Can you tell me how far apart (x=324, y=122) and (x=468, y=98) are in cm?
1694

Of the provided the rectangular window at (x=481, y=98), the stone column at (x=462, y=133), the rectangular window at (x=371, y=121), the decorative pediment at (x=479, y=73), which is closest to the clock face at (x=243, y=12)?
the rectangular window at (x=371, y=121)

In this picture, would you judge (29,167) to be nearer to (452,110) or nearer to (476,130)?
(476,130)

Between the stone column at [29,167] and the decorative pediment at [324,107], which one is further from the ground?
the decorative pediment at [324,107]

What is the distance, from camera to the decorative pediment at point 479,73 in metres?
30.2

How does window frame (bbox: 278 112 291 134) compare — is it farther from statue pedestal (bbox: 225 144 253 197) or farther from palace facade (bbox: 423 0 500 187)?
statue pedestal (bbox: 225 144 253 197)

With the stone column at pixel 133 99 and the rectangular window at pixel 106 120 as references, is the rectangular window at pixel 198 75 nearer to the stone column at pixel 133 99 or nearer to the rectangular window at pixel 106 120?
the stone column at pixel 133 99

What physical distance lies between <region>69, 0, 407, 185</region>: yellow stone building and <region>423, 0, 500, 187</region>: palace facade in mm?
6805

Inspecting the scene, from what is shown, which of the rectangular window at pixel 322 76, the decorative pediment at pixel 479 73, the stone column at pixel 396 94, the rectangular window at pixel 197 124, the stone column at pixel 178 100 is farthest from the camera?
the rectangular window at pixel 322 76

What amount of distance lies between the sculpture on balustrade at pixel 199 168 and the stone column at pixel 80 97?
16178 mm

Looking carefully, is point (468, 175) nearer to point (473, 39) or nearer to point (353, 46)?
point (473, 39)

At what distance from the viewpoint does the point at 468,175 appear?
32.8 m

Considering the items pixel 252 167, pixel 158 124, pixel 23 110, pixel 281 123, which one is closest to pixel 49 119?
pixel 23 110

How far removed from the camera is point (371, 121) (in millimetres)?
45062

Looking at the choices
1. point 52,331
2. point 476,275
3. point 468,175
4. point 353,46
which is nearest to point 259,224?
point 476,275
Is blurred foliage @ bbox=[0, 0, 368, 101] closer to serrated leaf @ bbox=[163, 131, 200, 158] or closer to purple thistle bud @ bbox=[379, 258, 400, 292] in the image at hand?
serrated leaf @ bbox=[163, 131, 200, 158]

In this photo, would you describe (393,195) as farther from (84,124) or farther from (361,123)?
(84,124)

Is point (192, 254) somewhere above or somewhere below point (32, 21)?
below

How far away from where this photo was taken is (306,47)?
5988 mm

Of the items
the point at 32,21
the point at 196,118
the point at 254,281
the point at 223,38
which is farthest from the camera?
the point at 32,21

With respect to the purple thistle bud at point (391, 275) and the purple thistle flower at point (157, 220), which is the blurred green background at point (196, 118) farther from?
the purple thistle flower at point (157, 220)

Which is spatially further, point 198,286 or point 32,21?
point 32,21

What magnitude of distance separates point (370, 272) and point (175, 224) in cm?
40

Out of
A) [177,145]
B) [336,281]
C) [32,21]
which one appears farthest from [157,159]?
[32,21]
==========
» **PROBLEM TO WORK ON**: Copy all of the data above word for word, line by line.

» **PROBLEM SOLUTION**:
Can you tell me how far apart (x=324, y=122) and (x=468, y=98) are in cm?
1694

Of the provided the rectangular window at (x=481, y=98), the stone column at (x=462, y=133), the rectangular window at (x=371, y=121), the decorative pediment at (x=479, y=73), which is closest to the clock face at (x=243, y=12)?
the rectangular window at (x=371, y=121)

In this picture, would you judge (29,167) to be nearer to (452,110) or nearer to (476,130)?
(476,130)

Between the stone column at [29,167] and the decorative pediment at [324,107], which one is further from the ground?
the decorative pediment at [324,107]

What is the distance, from camera to the decorative pediment at point 479,73 in metres?
30.2

How does window frame (bbox: 278 112 291 134) compare — is it farther from statue pedestal (bbox: 225 144 253 197) or farther from palace facade (bbox: 423 0 500 187)?
statue pedestal (bbox: 225 144 253 197)

With the stone column at pixel 133 99 and the rectangular window at pixel 106 120 as references, is the rectangular window at pixel 198 75 nearer to the stone column at pixel 133 99 or nearer to the rectangular window at pixel 106 120?
the stone column at pixel 133 99

What physical distance lies between <region>69, 0, 407, 185</region>: yellow stone building and <region>423, 0, 500, 187</region>: palace facade in mm?
6805

Inspecting the scene, from what is shown, which of the rectangular window at pixel 322 76, the decorative pediment at pixel 479 73, the stone column at pixel 396 94, the rectangular window at pixel 197 124, the stone column at pixel 178 100 is farthest from the camera?
the rectangular window at pixel 322 76

What amount of distance lies between the sculpture on balustrade at pixel 199 168 and the stone column at pixel 80 97?
16178 mm

Looking carefully, is point (468, 175) nearer to point (473, 39) or nearer to point (353, 46)?
point (473, 39)

At what distance from the viewpoint does the point at 468,175 appear?
32.8 m

Considering the items pixel 252 167, pixel 158 124, pixel 23 110, pixel 281 123, which one is closest to pixel 49 119?
pixel 23 110

How far removed from the camera is point (371, 121) (in millimetres)?
45062

Looking at the choices
1. point 52,331
2. point 476,275
3. point 468,175
4. point 353,46
which is nearest to point 259,224?
point 476,275
Is blurred foliage @ bbox=[0, 0, 368, 101] closer to serrated leaf @ bbox=[163, 131, 200, 158] or closer to purple thistle bud @ bbox=[379, 258, 400, 292] in the image at hand?
serrated leaf @ bbox=[163, 131, 200, 158]

In this photo, would you describe (393,195) as farther from (84,124) or farther from (361,123)?
(84,124)

Is point (192, 254) somewhere above or somewhere below point (32, 21)?
below

How far away from where this photo was taken is (306,47)?
5988 mm

Of the items
the point at 32,21
the point at 196,118
the point at 254,281
the point at 223,38
which is farthest from the camera?
the point at 32,21

With respect to the purple thistle bud at point (391, 275) and the purple thistle flower at point (157, 220), which is the blurred green background at point (196, 118) farther from?
the purple thistle flower at point (157, 220)

Which is spatially further, point 198,286 or point 32,21?
point 32,21

What magnitude of distance separates point (370, 272) and point (175, 224) in cm?
40

Out of
A) [177,145]
B) [336,281]
C) [32,21]
which one appears farthest from [157,159]?
[32,21]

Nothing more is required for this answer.